One such page is entitled: "A guide to kill Americans in Saudi Arabia."
Programmers can often leave digital clues as to their identity: in their greetings and terms, punctuation and syntax, and the coding they employ for multimedia attachments and links.
Accordingly, a University of Arizona project is developing a tool that uses these clues to automate the analysis of online jihadism. The project is entitled The Dark Web Terrorism Research project which scours Web sites, forums, and chat rooms to find jihadists and learn how they reel in adherents.
Lab director Hsinchun Chen calls the project "al-Qaida University on the Web."
The massive amount of data is a huge issue which makes the project all the more valuable. There has been a tenfold increase in the last two years in jihadist content appearing online.
One other existing computer-generated research of terrorist Web sites is at the Pacific Northwest National Laboratory.
A $1.3 million grant the National Science Foundation gave Chen's group will focus on who produces IEDs (Improvised Explosive Devices); Chen started the project with about $3 million from other Artificial Intelligence Lab programs.
The AP carried a story about how the project works:
Dark Web's software, Writeprint, samples 480 different factors to identify whether the same people are posting to multiple radical forums. It can analyze everything from a fragment of an e-mail to videos depicting American soldiers blown up in Humvees and fuel tankers.
Writeprint is derived from a program originally used to determine the authenticity of William Shakespeare's works. It looks at writing style, word usage and frequency and greetings, and at technical elements ranging from Web addresses to the coding on multimedia attachments. It also looks at linguistic features such as special characters, punctuation, word roots, font size and color.
Dark Web compares writings it finds to others in its logs of about 500 million pages of jihadist-produced content.
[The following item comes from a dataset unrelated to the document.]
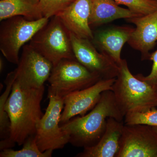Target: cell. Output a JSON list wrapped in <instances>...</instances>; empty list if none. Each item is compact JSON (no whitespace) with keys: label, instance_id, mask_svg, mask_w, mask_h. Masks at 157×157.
<instances>
[{"label":"cell","instance_id":"1","mask_svg":"<svg viewBox=\"0 0 157 157\" xmlns=\"http://www.w3.org/2000/svg\"><path fill=\"white\" fill-rule=\"evenodd\" d=\"M5 83L6 90L0 97V116L8 113L11 124V135L6 149L16 144L21 146L28 138L36 135L37 124L43 115L41 104L45 86L30 87L15 76L14 82L8 78Z\"/></svg>","mask_w":157,"mask_h":157},{"label":"cell","instance_id":"2","mask_svg":"<svg viewBox=\"0 0 157 157\" xmlns=\"http://www.w3.org/2000/svg\"><path fill=\"white\" fill-rule=\"evenodd\" d=\"M112 117L124 121L111 90L104 91L94 107L87 114L71 118L60 125L70 137L69 143L83 148L95 145L103 136L107 120Z\"/></svg>","mask_w":157,"mask_h":157},{"label":"cell","instance_id":"3","mask_svg":"<svg viewBox=\"0 0 157 157\" xmlns=\"http://www.w3.org/2000/svg\"><path fill=\"white\" fill-rule=\"evenodd\" d=\"M112 90L116 102L124 117L128 113L146 111L157 107V86L134 76L122 59Z\"/></svg>","mask_w":157,"mask_h":157},{"label":"cell","instance_id":"4","mask_svg":"<svg viewBox=\"0 0 157 157\" xmlns=\"http://www.w3.org/2000/svg\"><path fill=\"white\" fill-rule=\"evenodd\" d=\"M29 45L53 67L64 59L76 60L70 32L56 15L34 35Z\"/></svg>","mask_w":157,"mask_h":157},{"label":"cell","instance_id":"5","mask_svg":"<svg viewBox=\"0 0 157 157\" xmlns=\"http://www.w3.org/2000/svg\"><path fill=\"white\" fill-rule=\"evenodd\" d=\"M102 79L76 59H64L53 67L48 81V97L64 98L71 93L87 88Z\"/></svg>","mask_w":157,"mask_h":157},{"label":"cell","instance_id":"6","mask_svg":"<svg viewBox=\"0 0 157 157\" xmlns=\"http://www.w3.org/2000/svg\"><path fill=\"white\" fill-rule=\"evenodd\" d=\"M48 21L49 19L45 17L31 21L21 16L1 21L0 50L6 59L11 63L18 64L21 48Z\"/></svg>","mask_w":157,"mask_h":157},{"label":"cell","instance_id":"7","mask_svg":"<svg viewBox=\"0 0 157 157\" xmlns=\"http://www.w3.org/2000/svg\"><path fill=\"white\" fill-rule=\"evenodd\" d=\"M48 98V107L36 128V141L42 152L63 148L70 140L69 135L62 129L60 123L64 98L54 96Z\"/></svg>","mask_w":157,"mask_h":157},{"label":"cell","instance_id":"8","mask_svg":"<svg viewBox=\"0 0 157 157\" xmlns=\"http://www.w3.org/2000/svg\"><path fill=\"white\" fill-rule=\"evenodd\" d=\"M117 157H157V132L147 125H126Z\"/></svg>","mask_w":157,"mask_h":157},{"label":"cell","instance_id":"9","mask_svg":"<svg viewBox=\"0 0 157 157\" xmlns=\"http://www.w3.org/2000/svg\"><path fill=\"white\" fill-rule=\"evenodd\" d=\"M70 38L77 61L102 79L116 78L118 66L105 54L98 52L89 39L79 38L71 33Z\"/></svg>","mask_w":157,"mask_h":157},{"label":"cell","instance_id":"10","mask_svg":"<svg viewBox=\"0 0 157 157\" xmlns=\"http://www.w3.org/2000/svg\"><path fill=\"white\" fill-rule=\"evenodd\" d=\"M116 78L101 79L94 84L68 95L64 98V107L60 118V125L77 115L80 116L95 106L104 91L112 90Z\"/></svg>","mask_w":157,"mask_h":157},{"label":"cell","instance_id":"11","mask_svg":"<svg viewBox=\"0 0 157 157\" xmlns=\"http://www.w3.org/2000/svg\"><path fill=\"white\" fill-rule=\"evenodd\" d=\"M17 65V68L14 70L16 78L23 84L34 88L44 86L53 67L51 62L29 44L23 47L21 57Z\"/></svg>","mask_w":157,"mask_h":157},{"label":"cell","instance_id":"12","mask_svg":"<svg viewBox=\"0 0 157 157\" xmlns=\"http://www.w3.org/2000/svg\"><path fill=\"white\" fill-rule=\"evenodd\" d=\"M127 20L136 25L128 44L140 52L142 60L149 59V52L155 47L157 41V10Z\"/></svg>","mask_w":157,"mask_h":157},{"label":"cell","instance_id":"13","mask_svg":"<svg viewBox=\"0 0 157 157\" xmlns=\"http://www.w3.org/2000/svg\"><path fill=\"white\" fill-rule=\"evenodd\" d=\"M89 0H74L56 16L70 33L76 36L92 40L94 36L89 24Z\"/></svg>","mask_w":157,"mask_h":157},{"label":"cell","instance_id":"14","mask_svg":"<svg viewBox=\"0 0 157 157\" xmlns=\"http://www.w3.org/2000/svg\"><path fill=\"white\" fill-rule=\"evenodd\" d=\"M124 125V121L108 118L105 132L99 141L94 146L84 148L76 157H117Z\"/></svg>","mask_w":157,"mask_h":157},{"label":"cell","instance_id":"15","mask_svg":"<svg viewBox=\"0 0 157 157\" xmlns=\"http://www.w3.org/2000/svg\"><path fill=\"white\" fill-rule=\"evenodd\" d=\"M135 28L128 26H115L99 32L94 37L101 52L109 57L118 66L122 59L121 52Z\"/></svg>","mask_w":157,"mask_h":157},{"label":"cell","instance_id":"16","mask_svg":"<svg viewBox=\"0 0 157 157\" xmlns=\"http://www.w3.org/2000/svg\"><path fill=\"white\" fill-rule=\"evenodd\" d=\"M90 26H98L115 20L140 16L128 9L120 7L114 0H89Z\"/></svg>","mask_w":157,"mask_h":157},{"label":"cell","instance_id":"17","mask_svg":"<svg viewBox=\"0 0 157 157\" xmlns=\"http://www.w3.org/2000/svg\"><path fill=\"white\" fill-rule=\"evenodd\" d=\"M38 0H1L0 21L21 16L29 20L43 17L38 6Z\"/></svg>","mask_w":157,"mask_h":157},{"label":"cell","instance_id":"18","mask_svg":"<svg viewBox=\"0 0 157 157\" xmlns=\"http://www.w3.org/2000/svg\"><path fill=\"white\" fill-rule=\"evenodd\" d=\"M23 145L22 148L19 150L10 148L1 151L0 157H51L53 151L48 150L41 151L37 145L36 135L28 138Z\"/></svg>","mask_w":157,"mask_h":157},{"label":"cell","instance_id":"19","mask_svg":"<svg viewBox=\"0 0 157 157\" xmlns=\"http://www.w3.org/2000/svg\"><path fill=\"white\" fill-rule=\"evenodd\" d=\"M126 125L143 124L157 127V109L128 113L124 117Z\"/></svg>","mask_w":157,"mask_h":157},{"label":"cell","instance_id":"20","mask_svg":"<svg viewBox=\"0 0 157 157\" xmlns=\"http://www.w3.org/2000/svg\"><path fill=\"white\" fill-rule=\"evenodd\" d=\"M118 5H124L140 16L150 14L157 10L155 0H114Z\"/></svg>","mask_w":157,"mask_h":157},{"label":"cell","instance_id":"21","mask_svg":"<svg viewBox=\"0 0 157 157\" xmlns=\"http://www.w3.org/2000/svg\"><path fill=\"white\" fill-rule=\"evenodd\" d=\"M74 0H39L38 6L43 17L49 19L63 11Z\"/></svg>","mask_w":157,"mask_h":157},{"label":"cell","instance_id":"22","mask_svg":"<svg viewBox=\"0 0 157 157\" xmlns=\"http://www.w3.org/2000/svg\"><path fill=\"white\" fill-rule=\"evenodd\" d=\"M149 59L153 62L151 73L147 76L139 74L135 75L137 78L147 82L153 86H157V50L150 55Z\"/></svg>","mask_w":157,"mask_h":157},{"label":"cell","instance_id":"23","mask_svg":"<svg viewBox=\"0 0 157 157\" xmlns=\"http://www.w3.org/2000/svg\"><path fill=\"white\" fill-rule=\"evenodd\" d=\"M3 68H4V63H3L2 59L1 58L0 59V71L1 72L2 71Z\"/></svg>","mask_w":157,"mask_h":157},{"label":"cell","instance_id":"24","mask_svg":"<svg viewBox=\"0 0 157 157\" xmlns=\"http://www.w3.org/2000/svg\"><path fill=\"white\" fill-rule=\"evenodd\" d=\"M153 127L154 129H155V131L157 132V127Z\"/></svg>","mask_w":157,"mask_h":157},{"label":"cell","instance_id":"25","mask_svg":"<svg viewBox=\"0 0 157 157\" xmlns=\"http://www.w3.org/2000/svg\"><path fill=\"white\" fill-rule=\"evenodd\" d=\"M155 1H156V2H157V0H155Z\"/></svg>","mask_w":157,"mask_h":157},{"label":"cell","instance_id":"26","mask_svg":"<svg viewBox=\"0 0 157 157\" xmlns=\"http://www.w3.org/2000/svg\"></svg>","mask_w":157,"mask_h":157}]
</instances>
Most of the material is in Arabic, but the terrorist network has expanded to include Chinese, Spanish, and French sources, soon, others will be added.
The methods used here are unproven but data collection and analysis is common in enterprise applications and I see no reason to doubt that their efforts could lead to breakthroughs. One of the best sites of violent postings collected by a group that tracks jihadists is at the Search for International Terrorist Entities. One shocking fact to consider is how many of these violent sites are housed on U.S. ISPs.